It bears recalling that postcolonial studies as a systematic area of research and as a common terminology emerged in the 1980s and have since developed into an ambitious set of critical devices and accumulated knowledge, especially in the Anglo-American academic world. One of postcolonial studies’ direct predecessors was Edward Saïd, whose groundbreaking book Orientalism (1978) undertook an impressive critique of Western cultural representations of the so-called “East,” considering them to be the effect of a certain power strategy embedded in the history of colonization. Postcolonial studies borrowed various theoretical codes as it developed: Marxism, deconstruction, a Foucauldian genealogy of power-knowledge relationships, and world-systems and “periphery capitalism” theories, etc. Postcolonial studies created a generation of radical and insightful authors like Gayatri Spivak, Homi K. Bhabha, Aijaz Ahmad, and others. At the risk of generalizing their work into some sort of consensus, postcolonial cultures and societies may be characterized by “tensions between the desire for autonomy and a history of dependence, between the desire for autochthony and the fact of hybrid, part-colonial origins, between resistance and complicity, and between imitation (or mimicry) and originality.”6
In the former Soviet republics, the postcolonial approach discovers certain anomalies related to the notion of singularity. For example, a kind of “subaltern” position of Russian-speaking minorities in some post-Soviet states does not correspond to the familiar logic of decolonization—such consequences are not usually produced when the former colonizers retreat. Postcolonial studies has had an interesting academic reception in some ex-Soviet republics in the last decade. In the Baltic countries, Ukraine, and Belorussia this reception was complicated by questions of national identity politically and ideologically opposed to the state of affairs under the Soviet regime. The postcolonial condition was interpreted, perhaps too quickly and directly, as the historical moment following the Soviet “occupation,” which was assumed to be oppressive in relation to these identities. In this context, postcolonial discourse was treated rather in identitarian terms. This ideological stance was absent in “original” postcolonial studies, which were mostly inspired by the spirit of poststructuralist différance.

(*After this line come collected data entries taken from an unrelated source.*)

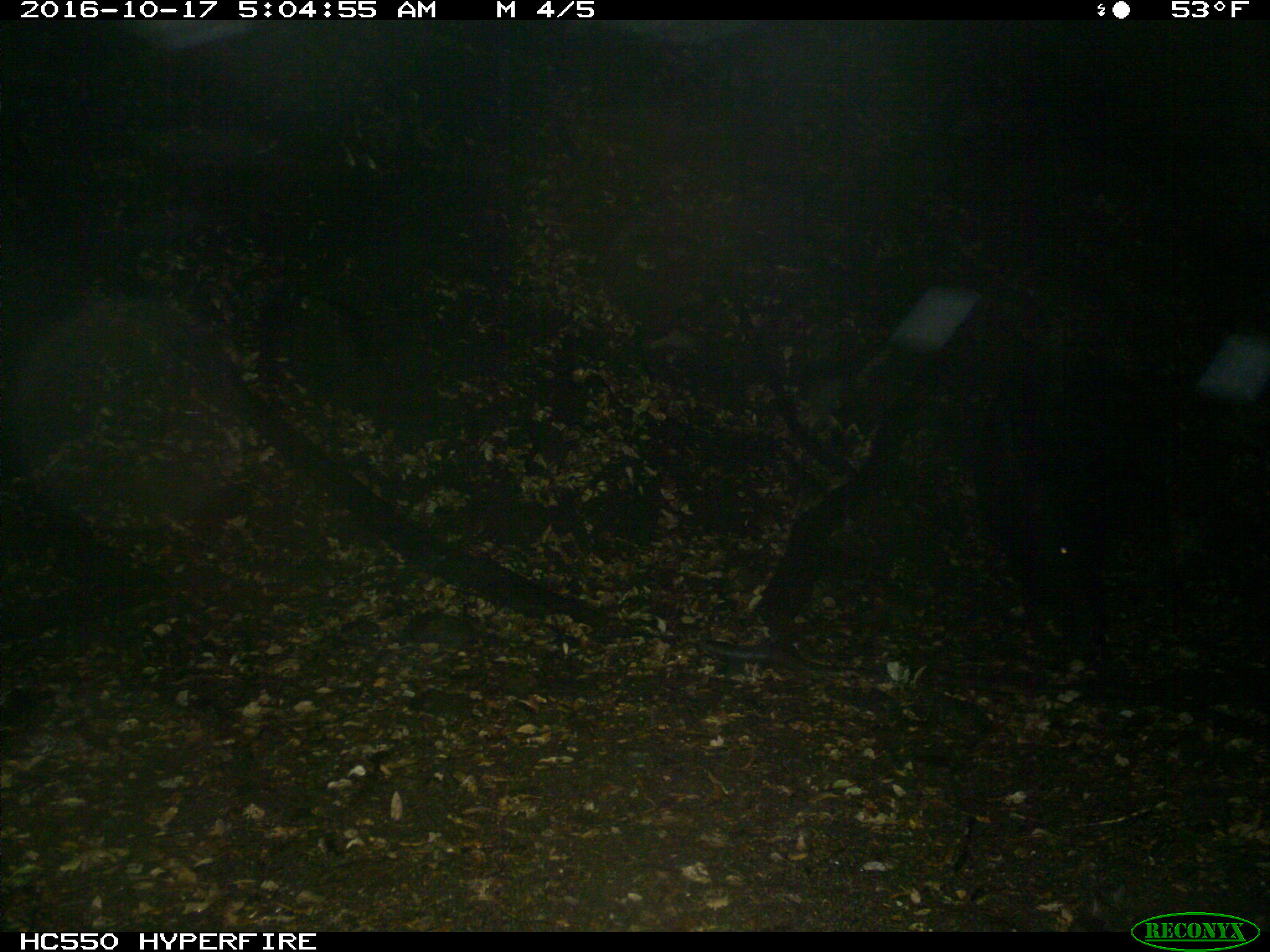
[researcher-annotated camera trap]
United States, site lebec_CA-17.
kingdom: Animalia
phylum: Chordata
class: Mammalia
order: Artiodactyla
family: Suidae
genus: Sus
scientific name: Sus scrofa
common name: wild boar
Sus scrofa (wild boar).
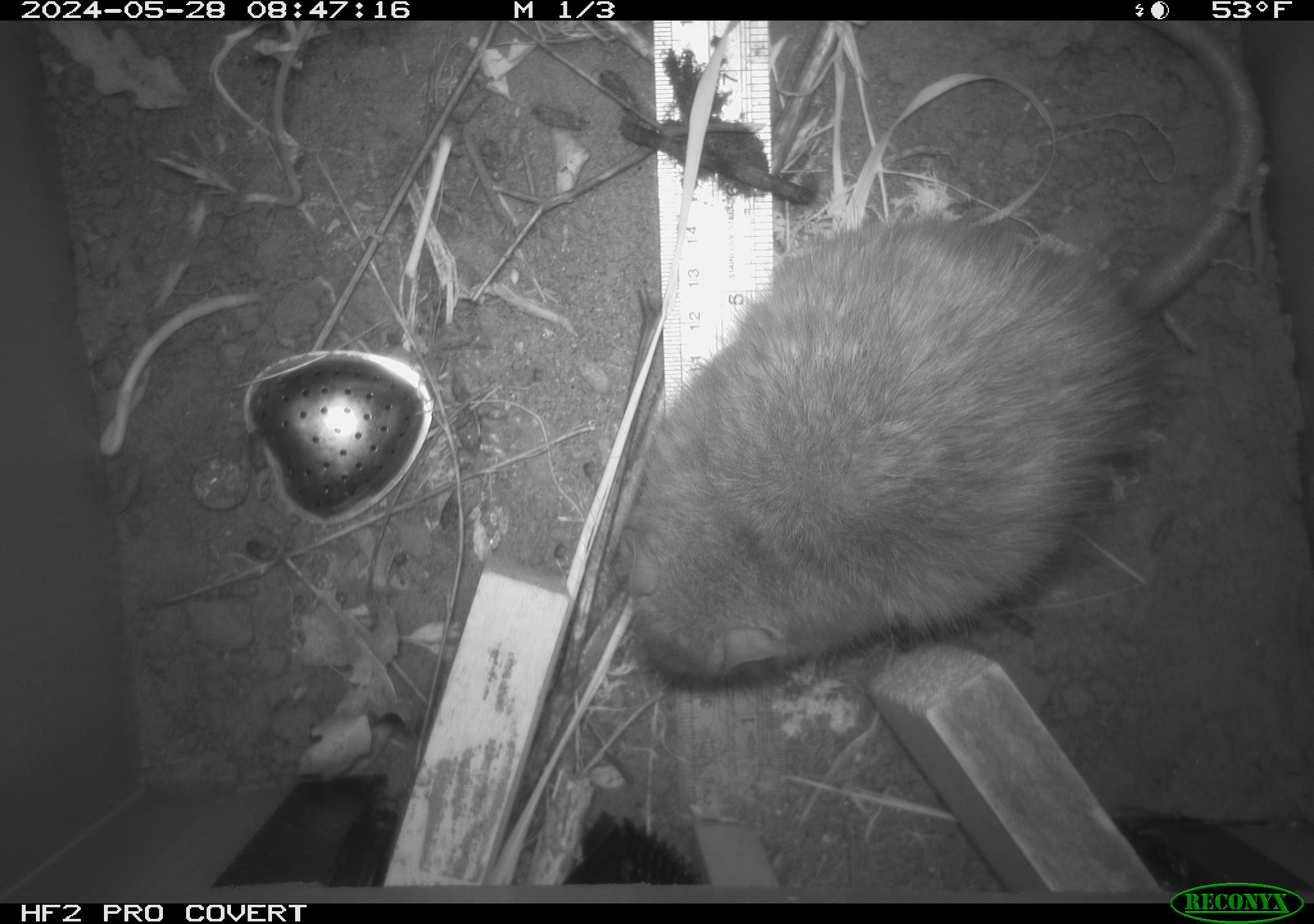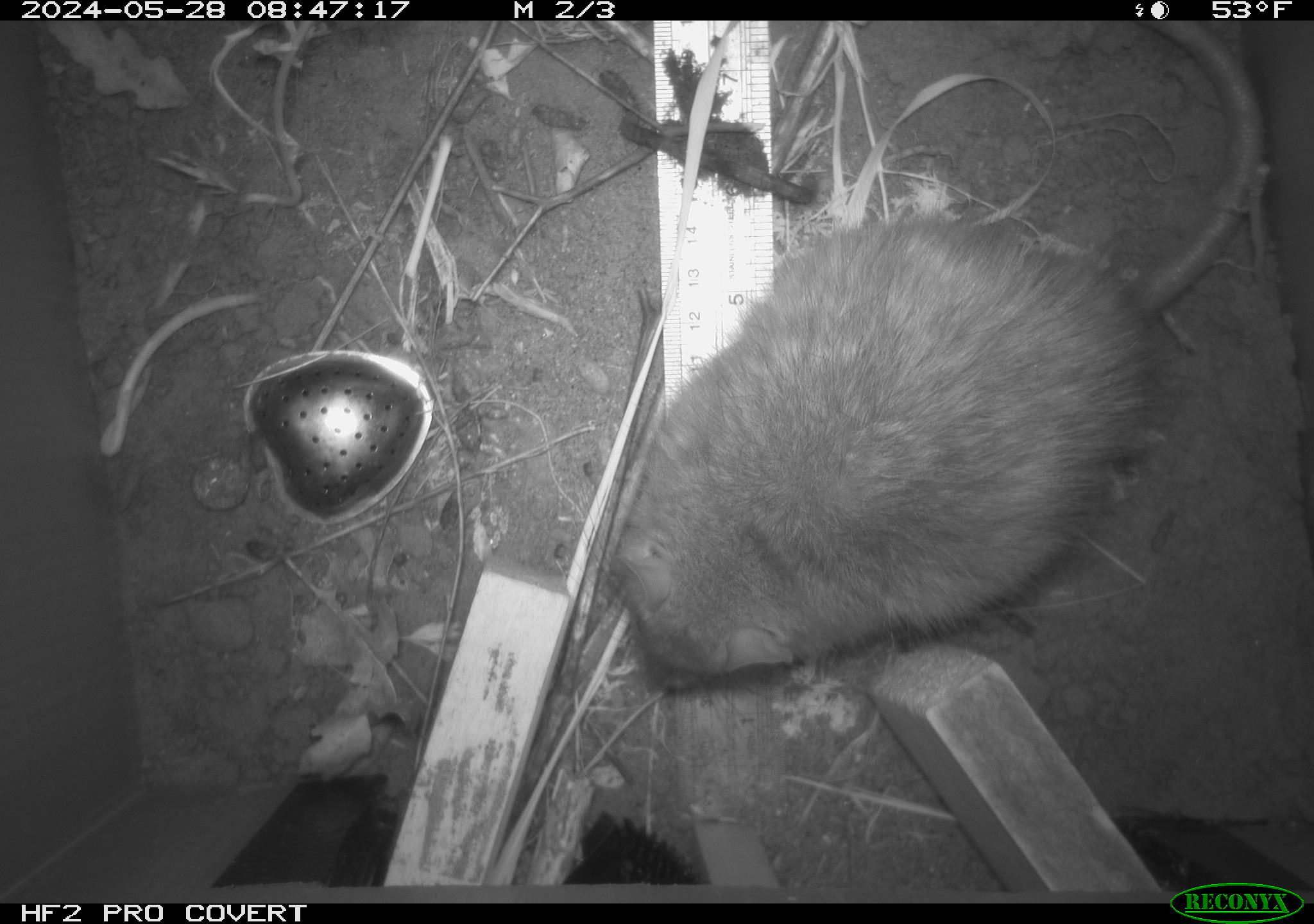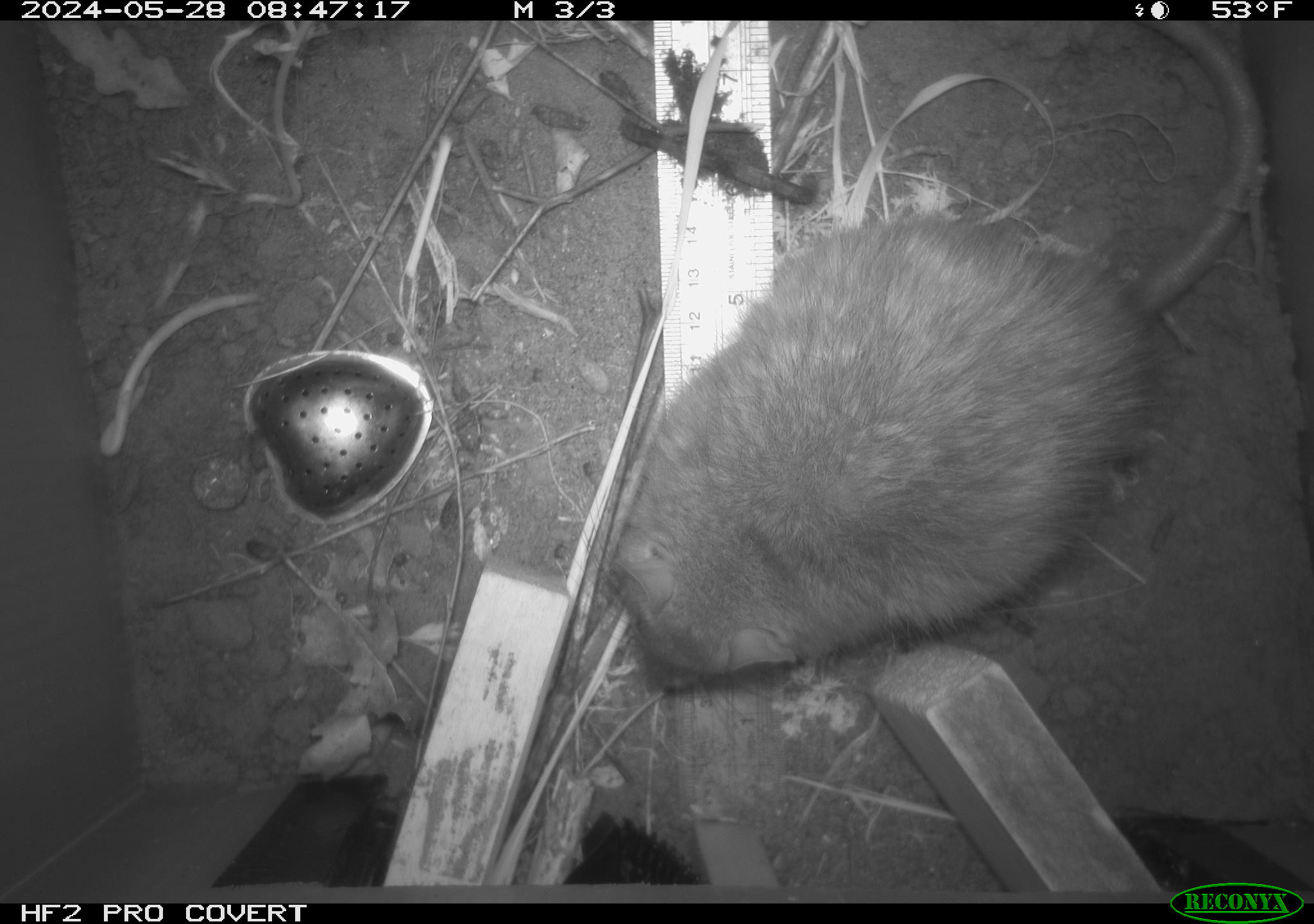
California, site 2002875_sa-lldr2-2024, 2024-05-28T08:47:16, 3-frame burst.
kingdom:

The collective work Baltic Postcolonialism (2006) is a symptomatic example of the complicated kind of “post-Soviet postcolonial discourse.” The main point of reference is the recent provocative piece by David Chioni Moore titled “Is the Post- in Postcolonial the Post- in Post-Soviet? Toward a Global Postcolonial Critique.” Moore’s basic thesis argues for the potential universalization of postcolonial criticism. He posits that until now only the post-Soviet countries have been excepted from this criticism, putting forward an ambiguous thesis that the post-Soviet territories were excluded from postcolonial studies because many postcolonial theorists were Marxists and were sympathetic toward the USSR and toward Second-World socialism as an alternative to the colonial and imperialistic capitalism of the First World. It was therefore difficult for them to argue in postcolonial terms about the post-Soviet experience; after all, it assumed a purely negative evaluation of the Soviet experiment itself. According to Moore, the societies that have arisen in the place of the former Soviet republics show a close similarity to postcolonial ones. Calling himself neutral in relation to these political Marxist attitudes, he concludes that the Soviet Union since the 1920s had only been a mask for a colonial model of power and the suppression of national peripheries inherited from imperial and tsarist Russia. Moore’s interesting and contentious text buttressed the arguments of his Baltic colleagues, who referred to his scholarship as if it were an already established theoretical platform to theorize the recent past of the Baltic republics, employing dubious scientific terms like “colonization of minds,” “cultural genocide,” etc.). But Moore’s language does not justify such risky terminological innovation.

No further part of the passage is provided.